Records:
━━━━━━━━

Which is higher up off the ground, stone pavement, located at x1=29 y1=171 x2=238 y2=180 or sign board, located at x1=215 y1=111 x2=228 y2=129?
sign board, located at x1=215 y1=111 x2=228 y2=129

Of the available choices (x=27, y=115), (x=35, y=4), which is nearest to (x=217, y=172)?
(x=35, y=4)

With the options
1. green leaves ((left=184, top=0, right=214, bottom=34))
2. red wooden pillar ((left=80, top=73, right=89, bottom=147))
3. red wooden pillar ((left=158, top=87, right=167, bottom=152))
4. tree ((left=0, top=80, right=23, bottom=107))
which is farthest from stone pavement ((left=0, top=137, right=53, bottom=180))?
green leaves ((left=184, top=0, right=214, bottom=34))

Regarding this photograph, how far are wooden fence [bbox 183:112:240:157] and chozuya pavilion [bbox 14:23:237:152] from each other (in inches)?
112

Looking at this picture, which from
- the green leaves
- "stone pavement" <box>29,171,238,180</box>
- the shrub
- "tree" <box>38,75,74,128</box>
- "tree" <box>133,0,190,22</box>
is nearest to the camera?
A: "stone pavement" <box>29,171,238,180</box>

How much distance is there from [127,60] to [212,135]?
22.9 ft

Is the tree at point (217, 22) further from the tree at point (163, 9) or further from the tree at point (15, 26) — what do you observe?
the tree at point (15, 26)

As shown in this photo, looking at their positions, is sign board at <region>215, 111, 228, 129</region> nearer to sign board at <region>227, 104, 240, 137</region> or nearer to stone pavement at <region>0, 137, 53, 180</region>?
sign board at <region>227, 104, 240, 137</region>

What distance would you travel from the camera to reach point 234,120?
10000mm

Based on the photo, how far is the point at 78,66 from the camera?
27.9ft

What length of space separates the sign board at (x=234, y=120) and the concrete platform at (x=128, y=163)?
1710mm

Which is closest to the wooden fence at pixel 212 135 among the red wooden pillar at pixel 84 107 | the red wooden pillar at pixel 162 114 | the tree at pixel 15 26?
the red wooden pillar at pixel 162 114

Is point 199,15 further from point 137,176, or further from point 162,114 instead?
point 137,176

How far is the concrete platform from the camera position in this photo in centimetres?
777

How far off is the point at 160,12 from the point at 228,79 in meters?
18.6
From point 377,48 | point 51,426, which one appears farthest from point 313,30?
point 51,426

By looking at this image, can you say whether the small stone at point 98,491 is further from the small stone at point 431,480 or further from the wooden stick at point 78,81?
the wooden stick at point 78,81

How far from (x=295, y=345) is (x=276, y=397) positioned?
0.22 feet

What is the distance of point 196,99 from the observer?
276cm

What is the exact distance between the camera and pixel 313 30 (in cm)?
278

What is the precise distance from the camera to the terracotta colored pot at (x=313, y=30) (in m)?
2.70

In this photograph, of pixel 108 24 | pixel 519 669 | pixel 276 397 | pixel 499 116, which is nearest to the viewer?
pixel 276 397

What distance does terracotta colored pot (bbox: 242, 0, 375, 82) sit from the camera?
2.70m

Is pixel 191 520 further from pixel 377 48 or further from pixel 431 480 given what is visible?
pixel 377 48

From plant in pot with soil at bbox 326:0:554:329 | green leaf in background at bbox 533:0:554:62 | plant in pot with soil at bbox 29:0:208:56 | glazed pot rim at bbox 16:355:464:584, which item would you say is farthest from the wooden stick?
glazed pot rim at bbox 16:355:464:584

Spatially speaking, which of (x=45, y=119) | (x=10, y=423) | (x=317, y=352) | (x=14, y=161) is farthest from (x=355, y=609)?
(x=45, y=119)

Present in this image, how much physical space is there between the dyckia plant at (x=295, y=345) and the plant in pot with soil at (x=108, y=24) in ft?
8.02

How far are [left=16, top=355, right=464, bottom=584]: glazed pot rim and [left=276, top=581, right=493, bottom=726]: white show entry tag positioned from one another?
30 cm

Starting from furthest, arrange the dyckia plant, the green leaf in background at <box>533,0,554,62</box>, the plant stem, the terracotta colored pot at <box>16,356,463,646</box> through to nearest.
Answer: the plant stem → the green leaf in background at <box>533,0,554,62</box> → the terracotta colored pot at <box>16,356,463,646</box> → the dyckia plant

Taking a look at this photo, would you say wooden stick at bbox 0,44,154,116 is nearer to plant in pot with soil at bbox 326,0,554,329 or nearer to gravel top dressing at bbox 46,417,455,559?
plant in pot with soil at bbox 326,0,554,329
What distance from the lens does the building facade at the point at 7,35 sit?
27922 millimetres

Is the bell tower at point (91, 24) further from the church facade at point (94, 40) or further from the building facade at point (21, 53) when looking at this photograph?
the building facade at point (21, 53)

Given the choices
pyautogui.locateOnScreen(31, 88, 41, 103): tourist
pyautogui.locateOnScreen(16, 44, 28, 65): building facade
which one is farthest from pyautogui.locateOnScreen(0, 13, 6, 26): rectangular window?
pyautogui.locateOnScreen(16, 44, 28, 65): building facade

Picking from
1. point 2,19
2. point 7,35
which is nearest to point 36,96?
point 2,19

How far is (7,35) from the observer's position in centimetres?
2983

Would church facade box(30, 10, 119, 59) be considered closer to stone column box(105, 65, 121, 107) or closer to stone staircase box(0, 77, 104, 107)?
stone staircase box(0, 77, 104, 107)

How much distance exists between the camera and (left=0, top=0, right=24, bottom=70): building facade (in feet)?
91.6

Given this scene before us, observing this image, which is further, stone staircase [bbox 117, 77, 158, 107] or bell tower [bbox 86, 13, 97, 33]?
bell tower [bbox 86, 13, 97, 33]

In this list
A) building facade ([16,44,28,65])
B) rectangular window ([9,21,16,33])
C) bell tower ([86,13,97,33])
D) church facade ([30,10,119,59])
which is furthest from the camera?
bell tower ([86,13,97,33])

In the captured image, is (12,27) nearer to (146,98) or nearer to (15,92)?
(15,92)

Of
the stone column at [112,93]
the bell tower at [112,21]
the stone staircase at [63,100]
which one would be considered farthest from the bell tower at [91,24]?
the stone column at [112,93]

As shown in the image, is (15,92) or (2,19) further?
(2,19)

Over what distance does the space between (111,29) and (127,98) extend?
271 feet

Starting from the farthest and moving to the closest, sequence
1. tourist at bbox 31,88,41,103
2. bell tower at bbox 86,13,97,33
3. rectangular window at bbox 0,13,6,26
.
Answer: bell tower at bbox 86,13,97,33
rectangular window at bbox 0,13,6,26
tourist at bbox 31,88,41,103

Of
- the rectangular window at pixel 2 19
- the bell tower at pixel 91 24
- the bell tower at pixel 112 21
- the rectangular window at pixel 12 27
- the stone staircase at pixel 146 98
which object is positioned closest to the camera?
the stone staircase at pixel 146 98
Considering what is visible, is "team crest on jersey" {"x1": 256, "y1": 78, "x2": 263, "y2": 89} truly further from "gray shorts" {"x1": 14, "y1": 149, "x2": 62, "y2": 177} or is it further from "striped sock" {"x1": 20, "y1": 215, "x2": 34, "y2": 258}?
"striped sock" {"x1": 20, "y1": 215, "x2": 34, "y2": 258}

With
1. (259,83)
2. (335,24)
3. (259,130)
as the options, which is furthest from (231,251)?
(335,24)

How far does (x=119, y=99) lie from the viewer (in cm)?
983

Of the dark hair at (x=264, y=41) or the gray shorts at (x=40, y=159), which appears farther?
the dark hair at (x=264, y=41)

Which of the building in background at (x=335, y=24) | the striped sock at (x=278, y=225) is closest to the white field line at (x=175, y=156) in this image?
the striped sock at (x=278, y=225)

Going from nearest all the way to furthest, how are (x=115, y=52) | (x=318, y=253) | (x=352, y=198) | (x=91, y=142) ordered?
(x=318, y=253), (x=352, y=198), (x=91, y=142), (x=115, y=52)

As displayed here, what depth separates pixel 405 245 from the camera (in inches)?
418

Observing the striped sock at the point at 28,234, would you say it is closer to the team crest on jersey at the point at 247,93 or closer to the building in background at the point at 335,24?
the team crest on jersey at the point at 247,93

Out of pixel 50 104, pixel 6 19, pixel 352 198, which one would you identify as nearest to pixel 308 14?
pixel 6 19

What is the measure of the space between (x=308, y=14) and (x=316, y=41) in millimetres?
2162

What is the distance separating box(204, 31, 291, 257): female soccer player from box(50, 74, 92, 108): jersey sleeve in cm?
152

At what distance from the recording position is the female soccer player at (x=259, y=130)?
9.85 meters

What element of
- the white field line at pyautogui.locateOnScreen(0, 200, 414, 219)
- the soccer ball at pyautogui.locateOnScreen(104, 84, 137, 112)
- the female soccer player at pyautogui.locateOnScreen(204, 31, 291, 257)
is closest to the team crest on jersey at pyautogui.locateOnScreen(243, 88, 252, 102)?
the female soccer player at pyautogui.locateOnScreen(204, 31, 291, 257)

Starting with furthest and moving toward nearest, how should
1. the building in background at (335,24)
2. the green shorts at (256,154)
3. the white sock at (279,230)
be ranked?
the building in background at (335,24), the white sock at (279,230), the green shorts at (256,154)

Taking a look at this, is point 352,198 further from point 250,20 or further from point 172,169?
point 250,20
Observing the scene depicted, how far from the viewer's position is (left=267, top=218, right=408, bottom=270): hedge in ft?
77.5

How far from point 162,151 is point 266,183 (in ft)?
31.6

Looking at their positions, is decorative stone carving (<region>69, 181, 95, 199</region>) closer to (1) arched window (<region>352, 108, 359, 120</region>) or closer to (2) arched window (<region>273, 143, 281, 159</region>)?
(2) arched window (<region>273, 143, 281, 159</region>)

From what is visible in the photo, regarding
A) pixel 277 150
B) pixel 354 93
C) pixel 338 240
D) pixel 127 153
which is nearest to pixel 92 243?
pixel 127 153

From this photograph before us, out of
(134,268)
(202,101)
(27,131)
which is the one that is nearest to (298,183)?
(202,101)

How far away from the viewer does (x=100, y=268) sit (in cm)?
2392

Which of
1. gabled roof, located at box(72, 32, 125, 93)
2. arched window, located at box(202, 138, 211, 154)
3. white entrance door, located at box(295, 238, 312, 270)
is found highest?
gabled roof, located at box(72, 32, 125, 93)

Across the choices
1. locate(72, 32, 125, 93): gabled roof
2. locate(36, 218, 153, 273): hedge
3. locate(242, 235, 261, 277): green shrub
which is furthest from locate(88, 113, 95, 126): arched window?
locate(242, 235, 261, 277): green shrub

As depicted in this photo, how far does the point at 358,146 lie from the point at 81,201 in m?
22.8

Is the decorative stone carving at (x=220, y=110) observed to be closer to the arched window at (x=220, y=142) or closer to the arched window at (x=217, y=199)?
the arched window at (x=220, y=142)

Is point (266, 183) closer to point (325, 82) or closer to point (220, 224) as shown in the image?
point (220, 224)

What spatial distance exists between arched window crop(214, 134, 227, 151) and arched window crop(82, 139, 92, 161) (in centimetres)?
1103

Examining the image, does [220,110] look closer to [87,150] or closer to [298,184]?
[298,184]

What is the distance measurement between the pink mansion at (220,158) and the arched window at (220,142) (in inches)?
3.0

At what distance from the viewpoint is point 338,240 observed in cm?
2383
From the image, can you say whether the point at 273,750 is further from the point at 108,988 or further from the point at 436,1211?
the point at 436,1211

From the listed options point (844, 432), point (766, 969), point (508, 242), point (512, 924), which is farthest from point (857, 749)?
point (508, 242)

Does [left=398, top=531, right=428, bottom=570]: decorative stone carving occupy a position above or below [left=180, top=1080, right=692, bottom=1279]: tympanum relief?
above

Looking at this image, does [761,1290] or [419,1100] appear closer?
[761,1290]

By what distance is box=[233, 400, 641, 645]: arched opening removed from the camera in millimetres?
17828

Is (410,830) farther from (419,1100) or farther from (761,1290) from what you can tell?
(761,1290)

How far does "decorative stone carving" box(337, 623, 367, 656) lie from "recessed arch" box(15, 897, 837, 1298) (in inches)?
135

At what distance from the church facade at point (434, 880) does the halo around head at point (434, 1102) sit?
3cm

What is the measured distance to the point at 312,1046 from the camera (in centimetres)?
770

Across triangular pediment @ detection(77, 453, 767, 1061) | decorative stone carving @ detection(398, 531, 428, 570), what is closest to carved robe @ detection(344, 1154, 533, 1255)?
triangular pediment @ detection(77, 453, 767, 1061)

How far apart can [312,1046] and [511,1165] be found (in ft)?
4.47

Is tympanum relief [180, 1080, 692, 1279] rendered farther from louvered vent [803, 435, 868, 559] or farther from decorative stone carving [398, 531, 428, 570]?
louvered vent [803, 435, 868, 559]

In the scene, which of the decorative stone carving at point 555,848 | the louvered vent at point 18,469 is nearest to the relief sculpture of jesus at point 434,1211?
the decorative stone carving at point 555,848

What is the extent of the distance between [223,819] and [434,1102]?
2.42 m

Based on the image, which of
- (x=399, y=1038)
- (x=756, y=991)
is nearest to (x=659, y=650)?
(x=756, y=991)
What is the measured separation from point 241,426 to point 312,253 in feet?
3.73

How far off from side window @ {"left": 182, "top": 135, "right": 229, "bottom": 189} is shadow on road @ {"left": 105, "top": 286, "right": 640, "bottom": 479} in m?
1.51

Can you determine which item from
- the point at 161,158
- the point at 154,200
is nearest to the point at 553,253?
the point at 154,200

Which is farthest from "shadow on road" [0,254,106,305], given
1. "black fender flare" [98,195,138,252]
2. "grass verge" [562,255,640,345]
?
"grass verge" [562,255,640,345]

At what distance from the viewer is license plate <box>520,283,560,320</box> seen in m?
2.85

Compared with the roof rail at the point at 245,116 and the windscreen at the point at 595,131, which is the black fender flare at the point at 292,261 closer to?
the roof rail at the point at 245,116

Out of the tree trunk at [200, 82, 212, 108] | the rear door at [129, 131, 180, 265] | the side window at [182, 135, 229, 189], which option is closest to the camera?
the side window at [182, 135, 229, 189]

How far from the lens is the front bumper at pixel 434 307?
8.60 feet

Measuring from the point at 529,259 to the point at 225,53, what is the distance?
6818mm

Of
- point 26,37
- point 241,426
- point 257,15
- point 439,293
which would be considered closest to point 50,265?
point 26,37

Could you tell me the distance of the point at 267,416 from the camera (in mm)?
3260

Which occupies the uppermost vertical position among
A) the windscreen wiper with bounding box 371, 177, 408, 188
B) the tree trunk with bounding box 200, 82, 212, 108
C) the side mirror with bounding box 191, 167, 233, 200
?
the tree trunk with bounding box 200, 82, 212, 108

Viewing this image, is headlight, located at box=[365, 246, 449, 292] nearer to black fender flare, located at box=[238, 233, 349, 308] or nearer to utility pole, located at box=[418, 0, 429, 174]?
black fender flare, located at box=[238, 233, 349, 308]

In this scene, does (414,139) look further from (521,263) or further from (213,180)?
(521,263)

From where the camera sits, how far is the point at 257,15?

━━━━━━━━

## Written request
Rewrite the entries from the line containing "Could you tell" through the end of the entries, replacing "windscreen wiper" with "windshield wiper" and leaving everything else unchanged.

## Correct result
Could you tell me the distance of the point at 267,416 from the camera (in mm)?
3260

Which occupies the uppermost vertical position among
A) the windshield wiper with bounding box 371, 177, 408, 188
B) the tree trunk with bounding box 200, 82, 212, 108
C) the side mirror with bounding box 191, 167, 233, 200
?
the tree trunk with bounding box 200, 82, 212, 108

Viewing this image, is headlight, located at box=[365, 246, 449, 292] nearer to black fender flare, located at box=[238, 233, 349, 308] or nearer to utility pole, located at box=[418, 0, 429, 174]?
black fender flare, located at box=[238, 233, 349, 308]

In this scene, does (414,139) look further from (521,263) or further from (213,180)?
(521,263)

From where the camera sits, how far is the point at 257,15?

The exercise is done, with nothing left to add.